The experimental results presented in Sects. 4.14.5 demonstrate that the proposed Ch–SC–ESN achieves improved prediction performance while reducing model complexity and reservoir size. In comparison to other classical prediction models, Ch–SC–ESN performs better than most models in various time series prediction tasks, with the exception of the Rossler time series prediction and solar power generation time series prediction tasks, where its performance is comparable to the best-performing models.

Chebyshev mapping can generate three different dynamic characteristics based on the control parameter k within the range of 0–4, which can be defined as three phases and illustrated in Figs. 2 and 5. Results from Figs. 4 and 5 indicate that Ch–SC–ESN with chaotic input weights generally outperforms the traditional ESN in most cases.
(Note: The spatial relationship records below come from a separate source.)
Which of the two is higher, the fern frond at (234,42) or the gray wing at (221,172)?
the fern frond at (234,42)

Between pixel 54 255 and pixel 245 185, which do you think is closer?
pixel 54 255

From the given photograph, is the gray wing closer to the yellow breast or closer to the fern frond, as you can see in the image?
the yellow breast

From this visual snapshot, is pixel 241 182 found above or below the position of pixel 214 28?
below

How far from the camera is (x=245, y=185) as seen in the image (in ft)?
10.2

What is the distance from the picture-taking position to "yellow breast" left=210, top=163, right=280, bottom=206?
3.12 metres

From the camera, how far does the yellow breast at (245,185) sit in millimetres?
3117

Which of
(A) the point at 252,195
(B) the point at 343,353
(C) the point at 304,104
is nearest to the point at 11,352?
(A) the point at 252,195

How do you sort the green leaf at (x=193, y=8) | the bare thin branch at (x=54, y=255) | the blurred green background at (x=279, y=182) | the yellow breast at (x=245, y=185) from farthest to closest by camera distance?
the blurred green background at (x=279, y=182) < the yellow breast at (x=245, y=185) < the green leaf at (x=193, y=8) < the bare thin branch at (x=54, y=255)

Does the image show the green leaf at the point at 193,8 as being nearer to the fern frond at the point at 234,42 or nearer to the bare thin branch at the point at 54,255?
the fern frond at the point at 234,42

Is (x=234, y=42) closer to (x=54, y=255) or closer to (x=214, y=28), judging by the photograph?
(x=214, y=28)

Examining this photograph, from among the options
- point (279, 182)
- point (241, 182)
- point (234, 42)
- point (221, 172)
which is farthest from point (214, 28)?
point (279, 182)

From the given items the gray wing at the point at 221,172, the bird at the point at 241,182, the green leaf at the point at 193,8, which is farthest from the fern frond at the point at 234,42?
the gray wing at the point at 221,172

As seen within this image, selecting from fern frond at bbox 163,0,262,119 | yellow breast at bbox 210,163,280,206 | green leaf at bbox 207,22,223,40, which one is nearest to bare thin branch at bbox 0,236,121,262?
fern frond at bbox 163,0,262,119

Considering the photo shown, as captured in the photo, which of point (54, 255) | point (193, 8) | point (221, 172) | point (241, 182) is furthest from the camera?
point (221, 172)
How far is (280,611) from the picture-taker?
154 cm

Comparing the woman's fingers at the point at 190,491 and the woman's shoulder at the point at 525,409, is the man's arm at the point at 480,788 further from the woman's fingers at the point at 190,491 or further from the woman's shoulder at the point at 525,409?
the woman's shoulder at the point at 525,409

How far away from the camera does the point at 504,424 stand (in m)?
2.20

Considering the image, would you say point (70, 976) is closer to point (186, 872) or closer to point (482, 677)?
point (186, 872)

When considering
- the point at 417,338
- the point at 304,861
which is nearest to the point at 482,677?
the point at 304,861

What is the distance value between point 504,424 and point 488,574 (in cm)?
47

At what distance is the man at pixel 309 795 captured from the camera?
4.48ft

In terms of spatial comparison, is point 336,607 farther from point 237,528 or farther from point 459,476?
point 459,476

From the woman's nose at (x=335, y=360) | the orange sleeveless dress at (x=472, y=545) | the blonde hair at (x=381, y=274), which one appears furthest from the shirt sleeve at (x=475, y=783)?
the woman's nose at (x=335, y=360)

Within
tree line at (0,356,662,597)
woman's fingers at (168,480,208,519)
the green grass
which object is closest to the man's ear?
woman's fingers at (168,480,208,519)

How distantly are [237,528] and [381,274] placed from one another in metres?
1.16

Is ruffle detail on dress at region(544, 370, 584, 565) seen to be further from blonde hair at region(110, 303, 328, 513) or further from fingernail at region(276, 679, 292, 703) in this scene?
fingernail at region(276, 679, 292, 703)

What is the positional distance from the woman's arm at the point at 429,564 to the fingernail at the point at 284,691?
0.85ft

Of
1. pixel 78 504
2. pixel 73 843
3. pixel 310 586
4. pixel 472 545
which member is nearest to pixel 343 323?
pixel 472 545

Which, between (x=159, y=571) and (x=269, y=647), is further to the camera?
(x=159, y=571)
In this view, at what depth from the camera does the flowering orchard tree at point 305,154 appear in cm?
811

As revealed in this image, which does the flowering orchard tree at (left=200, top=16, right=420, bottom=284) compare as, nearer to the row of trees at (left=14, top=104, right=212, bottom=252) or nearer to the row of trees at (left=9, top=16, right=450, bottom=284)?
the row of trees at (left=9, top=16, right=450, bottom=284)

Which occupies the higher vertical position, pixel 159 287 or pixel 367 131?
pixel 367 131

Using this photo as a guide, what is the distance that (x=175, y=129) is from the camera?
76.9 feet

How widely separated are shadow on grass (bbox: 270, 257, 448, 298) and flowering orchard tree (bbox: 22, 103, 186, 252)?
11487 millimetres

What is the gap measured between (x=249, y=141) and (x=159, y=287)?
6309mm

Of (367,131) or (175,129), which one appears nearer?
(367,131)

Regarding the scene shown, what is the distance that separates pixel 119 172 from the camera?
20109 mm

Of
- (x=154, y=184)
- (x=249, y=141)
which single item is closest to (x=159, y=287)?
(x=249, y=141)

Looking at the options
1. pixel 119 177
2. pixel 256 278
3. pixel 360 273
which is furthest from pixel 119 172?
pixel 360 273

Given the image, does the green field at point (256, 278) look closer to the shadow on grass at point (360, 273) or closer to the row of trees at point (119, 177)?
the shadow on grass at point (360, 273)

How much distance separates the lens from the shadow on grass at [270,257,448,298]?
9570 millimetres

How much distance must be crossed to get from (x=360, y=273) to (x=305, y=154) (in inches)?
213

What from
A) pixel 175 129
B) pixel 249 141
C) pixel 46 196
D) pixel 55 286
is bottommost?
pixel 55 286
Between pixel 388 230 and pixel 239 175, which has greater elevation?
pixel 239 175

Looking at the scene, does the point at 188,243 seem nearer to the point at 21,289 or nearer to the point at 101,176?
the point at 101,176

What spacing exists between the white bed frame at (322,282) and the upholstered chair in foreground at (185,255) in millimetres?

Additionally, as shown in Fig. 11 Ch–SC–ESN can effectively reduce the size of the reservoir and model complexity while improving prediction performance compared to traditional ESN.

5 Conclusion

In this paper, an input weight matrix \(A_{M \times M}\) is generated using Chebyshev mapping for optimizing the one generated by traditional ESN, and a strong connected adjacency matrix \(W_{in}\) is also introduced for replacing in the internal connection matrix W. These two optimization steps ensure that the topological structure of the reservoir possesses strong connectivity characteristics. Building upon these enhancements, predictions were conducted on three simulated chaotic time series and two real-world time series. Experimental results demonstrate that the proposed Ch–SC–ESN model outperforms other prediction models in terms of predictive accuracy, exhibits strong generalization capabilities, and displays excellent adaptability across various time series prediction tasks. The Ch–SC–ESN model may not perform optimally in predicting certain datasets, such as the Lorenz chaotic time series and the solar power generation time series. Further optimization is required to tailor the model for these specific sequences.